Excerpt from Helen Vendler, "Dickinson: Selected Poems and Commentaries"

In a new critical work, Helen Vendler assesses one of Emily Dickinson’s deceptively simple early poems.

The young  Emily Dickinson, in a daguerreotype made in late 1846 or early 1847

Winter looms, but the artistic imagination can summon the warmer seasons. Porter University Professor Helen Vendler has turned her critical skills to Emily Dickinson, and by happy coincidence, Dickinson: Selected Poems and Commentaries (Harvard University Press, $35) begins with a deceptively simple verse:

In the name of the Bee -
And of the Butterfly -
And of the Breeze - Amen!

Vendler’s interpretation follows.

This light--but blasphemous--little poem parodies the Trinitarian formula of baptism, initiated by Jesus’ commandment to his disciples that they should go forth baptizing all nations “in the name of the Father, and of the Son, and of the Holy Ghost” (Matthew 28:19).…Dickinson relies--as we first think--on simple alliteration to bind her poem together: Bee, Butterfly, and Breeze make up a natural spring “trinity.” But…if alliteration were all she was after, she could have said “Bird”…or “Buttercup”….We have to look a little more curiously at the import of her three successive nouns.

Dickinson has assumed here the authority of the vicar who inaugurates a ritual with his “In the name of the Father” and ends it with his “Amen.”…It is Dickinson’s conviction of her intellectual and aesthetic authority that enables her to stand, however whimsically, against the church, and offer Nature as a better object of worship than the Trinity. The authority of the poem is so sweetly exerted that its sting is felt only after its charm: this mixture of comedy and satire is characteristic of many of Dickinson’s early poems.

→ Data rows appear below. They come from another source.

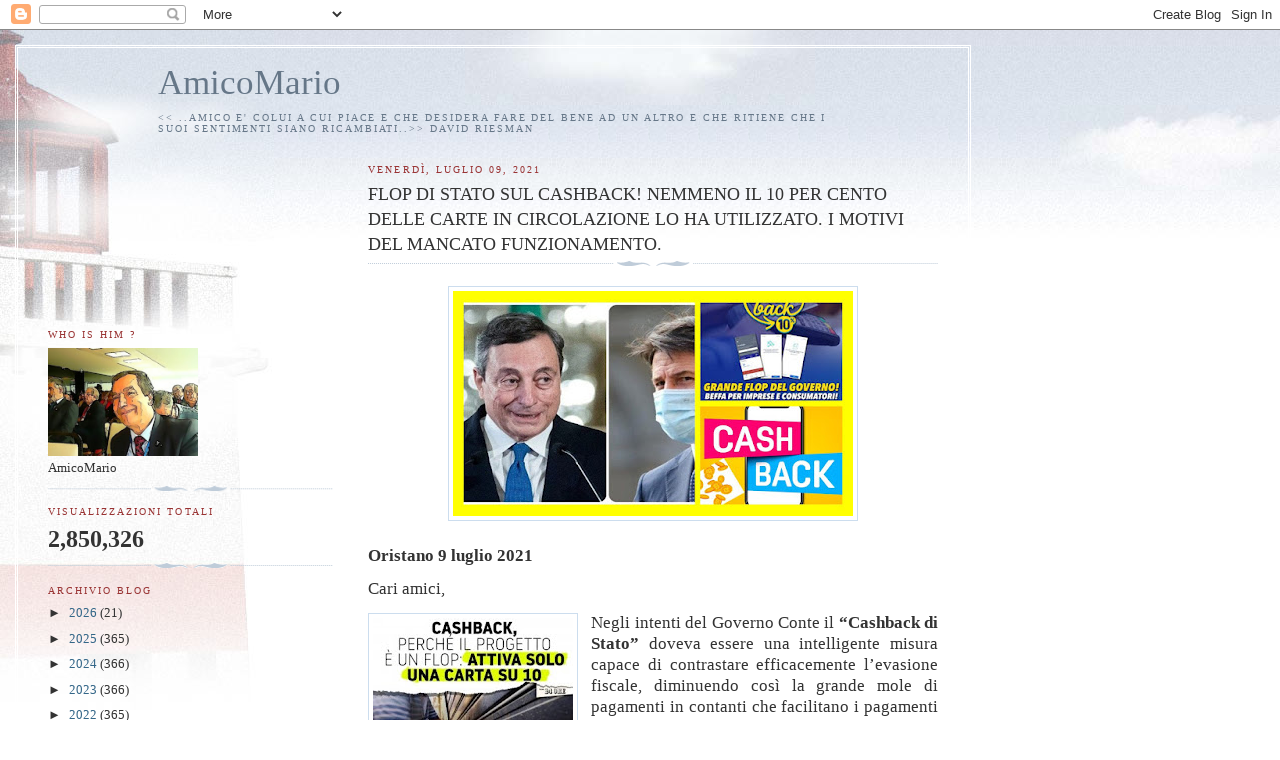

--- FILE ---
content_type: text/html; charset=UTF-8
request_url: https://amicomario.blogspot.com/b/stats?style=BLACK_TRANSPARENT&timeRange=ALL_TIME&token=APq4FmB2aRfCsUhzoq4YbsEJN3ABqEHZF6oPer0juhVPWvsKWRrNaS7bh9D1143_ERkfteSZiqxpjOq5Z-UzorNdAX3-8EqmVw
body_size: -21
content:
{"total":2850326,"sparklineOptions":{"backgroundColor":{"fillOpacity":0.1,"fill":"#000000"},"series":[{"areaOpacity":0.3,"color":"#202020"}]},"sparklineData":[[0,4],[1,5],[2,4],[3,6],[4,6],[5,5],[6,4],[7,6],[8,7],[9,6],[10,7],[11,6],[12,6],[13,15],[14,22],[15,6],[16,39],[17,25],[18,39],[19,21],[20,42],[21,23],[22,39],[23,26],[24,75],[25,100],[26,84],[27,84],[28,26],[29,2]],"nextTickMs":450000}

…[S]uch a short poem raises the question of what counts as a poem at all. Using “In the name of the Bee -” as our example, we could say that what a poem needs above all is imagination. In this tiny poem we see a first, second, third, and fourth effort of imagination.

First, the poem invents the idea of a parody of a Christian form of words, while retaining a trace of its source in its closing “Amen.” And second: the poet decides on the three nouns to be substituted for the three Persons of the Trinity. And third: the poet has to make her trinity of nouns “mean something” in relation to one another (as Father, Son, and Holy Spirit are related). While Bee and Butterfly are named and capitalized living things (as are the Father and the Son), the Breeze is a motion of air (as was the Holy Spirit at Pentecost). And fourth: the nouns chosen must have a “spiritual” quality, must be symbolic as well as “real”; the Bee (for Being), the Butterfly (Psyche, the resurrected Soul), and the Breeze (the Spirit) all fit that criterion. While the imagination is doing its work, a parallel investigation is being carried out by the ear, creating a link of sound--Bee, Butterfly, Breeze--to substitute for the “familial” links of the Trinity.

Dickinson keeps a secular Sabbath in the open fields, her ear open to the bee’s hum, her eye open to the butterfly’s flight, and her skin open to the caress of the spring breeze; but she sanctifies them by making them “match” the Christian Trinity. It is her own imaginative effort that Dickinson is “baptizing” here, calling on the authority of Nature, not of God.